Na toll Vossi. Da hast du ja gut zugeschlagen. Petri Heil zum Fang.
Ob man davon Sushi machen kann hab ich aber auch noch nie was gehört. Stell doch mal die Frage im Küchenforum.


----------



## ThomasL (20. Oktober 2003)

Glückwunsch zu deinem Fang!
Aber ich würde aus Dorsch kein Sushi machen, wegen den Nematoden die möglicherweise vorhanden sind#d


----------



## Mucki (20. Oktober 2003)

Hallo Dorschdiggler,
grundsätzlich kannst Du jeden Fisch zu Sushi verarbeiten.

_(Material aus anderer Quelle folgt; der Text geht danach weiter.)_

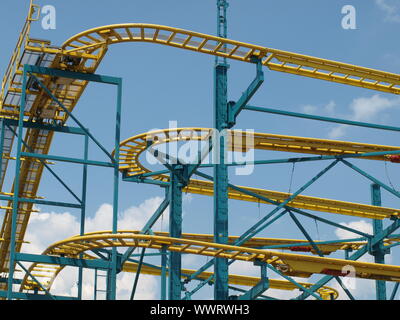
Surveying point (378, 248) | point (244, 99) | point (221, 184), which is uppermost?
point (244, 99)

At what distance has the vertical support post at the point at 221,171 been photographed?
2450 centimetres

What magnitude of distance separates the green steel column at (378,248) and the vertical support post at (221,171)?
10.7 metres

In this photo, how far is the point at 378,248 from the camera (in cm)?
3347

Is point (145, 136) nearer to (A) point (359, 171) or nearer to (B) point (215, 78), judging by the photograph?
(B) point (215, 78)

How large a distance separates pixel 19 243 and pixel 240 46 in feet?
54.4

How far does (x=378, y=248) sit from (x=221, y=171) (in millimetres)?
10896

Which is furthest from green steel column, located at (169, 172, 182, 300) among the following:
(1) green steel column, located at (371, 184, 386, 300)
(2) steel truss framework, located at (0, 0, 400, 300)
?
(1) green steel column, located at (371, 184, 386, 300)

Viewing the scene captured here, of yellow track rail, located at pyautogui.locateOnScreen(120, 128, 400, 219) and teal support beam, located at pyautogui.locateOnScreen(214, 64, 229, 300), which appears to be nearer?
teal support beam, located at pyautogui.locateOnScreen(214, 64, 229, 300)

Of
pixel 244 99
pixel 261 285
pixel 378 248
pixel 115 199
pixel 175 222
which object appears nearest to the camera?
pixel 261 285

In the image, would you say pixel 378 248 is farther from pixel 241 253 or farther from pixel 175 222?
pixel 241 253

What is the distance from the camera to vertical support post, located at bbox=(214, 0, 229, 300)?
2450 cm

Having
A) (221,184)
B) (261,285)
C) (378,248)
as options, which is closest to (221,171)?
(221,184)

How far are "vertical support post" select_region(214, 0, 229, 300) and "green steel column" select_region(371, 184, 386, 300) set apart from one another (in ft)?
35.2

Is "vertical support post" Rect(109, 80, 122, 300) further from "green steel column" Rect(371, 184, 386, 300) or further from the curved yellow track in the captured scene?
"green steel column" Rect(371, 184, 386, 300)
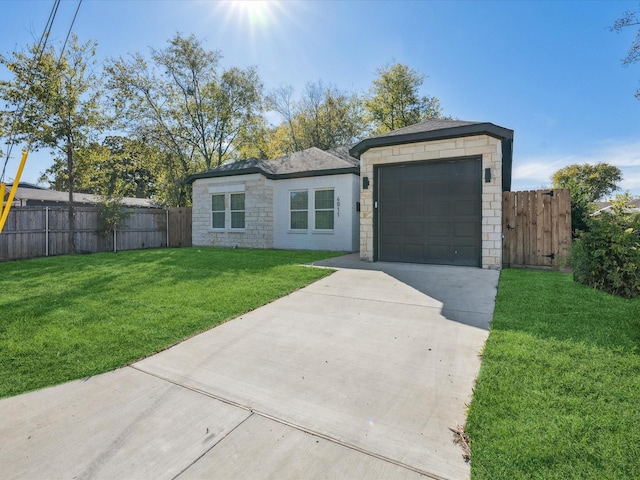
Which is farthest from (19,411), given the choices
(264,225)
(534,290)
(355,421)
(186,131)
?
(186,131)

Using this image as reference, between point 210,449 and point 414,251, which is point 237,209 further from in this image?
point 210,449

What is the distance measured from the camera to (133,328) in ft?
12.8

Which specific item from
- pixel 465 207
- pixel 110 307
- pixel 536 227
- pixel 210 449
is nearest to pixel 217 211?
pixel 110 307

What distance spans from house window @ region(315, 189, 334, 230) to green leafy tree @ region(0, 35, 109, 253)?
9.08 meters

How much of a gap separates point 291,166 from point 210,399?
37.2ft

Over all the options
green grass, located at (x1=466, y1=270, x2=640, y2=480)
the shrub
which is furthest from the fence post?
the shrub

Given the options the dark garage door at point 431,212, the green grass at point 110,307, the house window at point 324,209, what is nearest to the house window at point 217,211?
the house window at point 324,209

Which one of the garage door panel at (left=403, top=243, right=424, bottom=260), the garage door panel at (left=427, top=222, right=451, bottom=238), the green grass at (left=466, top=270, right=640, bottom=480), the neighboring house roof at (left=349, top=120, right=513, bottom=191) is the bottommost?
the green grass at (left=466, top=270, right=640, bottom=480)

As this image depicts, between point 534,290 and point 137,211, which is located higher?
point 137,211

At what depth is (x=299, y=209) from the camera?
12445 mm

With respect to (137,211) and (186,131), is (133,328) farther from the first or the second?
(186,131)

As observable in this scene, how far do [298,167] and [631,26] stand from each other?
11196 mm

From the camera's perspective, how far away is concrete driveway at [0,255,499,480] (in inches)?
71.4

Ich an Deiner Stelle würde es aber unter allen Umständen bleiben lassen, Dorsch dazu zu verwenden, einfach aus dem Grund heraus weil er, wie übrigens viele Atlantikfische auch, mit den Finnen des Heringswurms Anisaki simplex belastet sein kann.
(Ob Ostseedorsch im gleichen Maße belastet ist wie Atlantikdorsch kann ich Dir leider nicht sagen)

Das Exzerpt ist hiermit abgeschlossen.